## GIVEN INSTRUCTION 1
List, in order, every equation in the classic example given in the 1 = 2 passage below.
## GIVEN INSTRUCTION 2
Answer these questions from the 1 = 2 passage below:
(a) On which line of the classic example does the division by 0 occur?
(b) What value of x comes from the equation 2 = x² in the second proof?
(c) What equation follows when the same process is applied to 4 = x^x^x^…?
## GIVEN INSTRUCTION 3
Decide whether each statement agrees with the 1 = 2 passage below. Answer yes or no, and quote the words that decide it.
(a) Most such proofs have a division by 0 as their fallacy.
(b) The second proof uses an equation with a finite number of x's.
(c) The passage identifies the mistake in the second proof.

## SOURCE PASSAGE

"""

# 1 = 2

Posted onMany people have seen “proofs” that 1 = 2. However most of them have an obvious fallacy – a division by 0.

A classic such example is:

\begin{eqnarray*}

a &=& b, \\

a^2 &=& ab, \\

a^2 – b^2 &=& ab – b^2, \\

(a+b)(a-b) &=& b(a-b), \\

(a+b) &=& b, \\

a+a &=& a, \\

2a &=& a, \\

2 &=& 1.

\end{eqnarray*}

This is a decent “trick” to show people, but as I said above, the mistake simply comes from the division by 0 on line 5. However, here is a different “proof”, can you see the mistake?

Consider the equation, \(2=x^{x^{x^{\ldots}}}\), with an infinite number of \(x\)’s. If we add some brackets to the equation we get, \(2=x^{\left(x^{x^{\ldots}}\right)}\) and then we can substitute the first equation in to get: \[2=x^2.\] So \(x=\sqrt{2}\), and hence \[2=\sqrt{2}^{\sqrt{2}^{\sqrt{2}^{\ldots}}}\].

Then if we repeat the exact same above process with the equation \(4=x^{x^{x^{\ldots}}}\) we see that \(4=x^4\) and so again \(x=\sqrt{2}\). So this time, \[4=\sqrt{2}^{\sqrt{2}^{\sqrt{2}^{\ldots}}}.\]

And so \(2=4\) and thus \(1=2\)!

Where is the mistake?

Is it real or just for fun?

"""

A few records
"""

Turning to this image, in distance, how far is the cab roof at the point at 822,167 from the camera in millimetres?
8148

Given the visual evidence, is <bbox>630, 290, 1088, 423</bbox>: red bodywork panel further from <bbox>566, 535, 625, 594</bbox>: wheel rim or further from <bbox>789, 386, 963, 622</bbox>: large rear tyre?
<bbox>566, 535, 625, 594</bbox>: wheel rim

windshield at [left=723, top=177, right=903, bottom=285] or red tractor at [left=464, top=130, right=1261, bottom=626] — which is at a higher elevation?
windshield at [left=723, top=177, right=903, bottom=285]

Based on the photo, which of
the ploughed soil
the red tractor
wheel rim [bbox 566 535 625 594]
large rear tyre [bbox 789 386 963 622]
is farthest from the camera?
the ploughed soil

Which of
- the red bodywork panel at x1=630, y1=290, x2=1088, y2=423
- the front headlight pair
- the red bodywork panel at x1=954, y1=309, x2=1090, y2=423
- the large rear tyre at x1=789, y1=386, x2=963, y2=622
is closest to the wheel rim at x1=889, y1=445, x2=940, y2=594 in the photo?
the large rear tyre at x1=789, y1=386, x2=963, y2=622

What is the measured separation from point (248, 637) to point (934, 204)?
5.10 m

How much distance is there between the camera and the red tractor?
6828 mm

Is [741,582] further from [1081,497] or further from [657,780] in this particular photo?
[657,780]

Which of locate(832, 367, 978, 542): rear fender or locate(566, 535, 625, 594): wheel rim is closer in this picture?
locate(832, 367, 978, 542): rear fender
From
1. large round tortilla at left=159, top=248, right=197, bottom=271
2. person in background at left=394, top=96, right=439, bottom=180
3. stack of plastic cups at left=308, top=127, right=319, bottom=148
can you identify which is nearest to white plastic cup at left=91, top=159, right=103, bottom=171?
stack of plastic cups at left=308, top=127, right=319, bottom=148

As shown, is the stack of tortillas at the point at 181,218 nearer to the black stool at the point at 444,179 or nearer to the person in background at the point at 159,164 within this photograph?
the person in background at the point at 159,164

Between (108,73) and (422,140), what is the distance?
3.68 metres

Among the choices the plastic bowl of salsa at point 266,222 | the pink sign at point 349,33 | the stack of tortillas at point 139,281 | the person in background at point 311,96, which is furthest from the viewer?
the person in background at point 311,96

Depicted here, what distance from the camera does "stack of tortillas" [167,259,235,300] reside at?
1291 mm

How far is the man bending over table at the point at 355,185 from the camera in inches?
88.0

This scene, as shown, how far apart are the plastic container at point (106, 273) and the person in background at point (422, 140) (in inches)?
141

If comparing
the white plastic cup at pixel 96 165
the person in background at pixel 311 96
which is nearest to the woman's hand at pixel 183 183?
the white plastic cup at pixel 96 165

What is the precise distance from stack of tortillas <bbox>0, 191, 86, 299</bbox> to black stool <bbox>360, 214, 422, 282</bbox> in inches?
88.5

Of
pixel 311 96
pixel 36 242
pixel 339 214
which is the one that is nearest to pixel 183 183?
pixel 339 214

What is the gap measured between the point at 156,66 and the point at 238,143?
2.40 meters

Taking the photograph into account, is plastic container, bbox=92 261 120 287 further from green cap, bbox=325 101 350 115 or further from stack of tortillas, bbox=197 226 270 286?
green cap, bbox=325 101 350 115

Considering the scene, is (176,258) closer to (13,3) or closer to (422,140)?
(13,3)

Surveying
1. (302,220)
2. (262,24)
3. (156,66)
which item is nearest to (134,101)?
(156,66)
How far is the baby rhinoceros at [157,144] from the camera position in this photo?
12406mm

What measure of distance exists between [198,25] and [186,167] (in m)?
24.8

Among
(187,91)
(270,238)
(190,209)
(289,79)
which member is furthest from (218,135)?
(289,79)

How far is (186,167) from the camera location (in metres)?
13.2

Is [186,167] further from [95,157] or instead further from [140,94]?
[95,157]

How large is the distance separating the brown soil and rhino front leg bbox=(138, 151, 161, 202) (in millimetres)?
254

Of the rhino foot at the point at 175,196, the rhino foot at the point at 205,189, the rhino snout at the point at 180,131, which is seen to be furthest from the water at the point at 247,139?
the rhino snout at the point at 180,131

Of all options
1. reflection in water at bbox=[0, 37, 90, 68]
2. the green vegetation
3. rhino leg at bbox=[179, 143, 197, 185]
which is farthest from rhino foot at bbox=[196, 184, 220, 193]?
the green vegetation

"""

## WRITTEN SOLUTION 1
1. a = b
2. a² = ab
3. a² − b² = ab − b²
4. (a + b)(a − b) = b(a − b)
5. a + b = b
6. a + a = a
7. 2a = a
8. 2 = 1

## WRITTEN SOLUTION 2
(a) Line 5
(b) x = √2
(c) 4 = x⁴

## WRITTEN SOLUTION 3
(a) Yes: "most of them have an obvious fallacy – a division by 0."
(b) No: "with an infinite number of"
(c) No: "Where is the mistake?"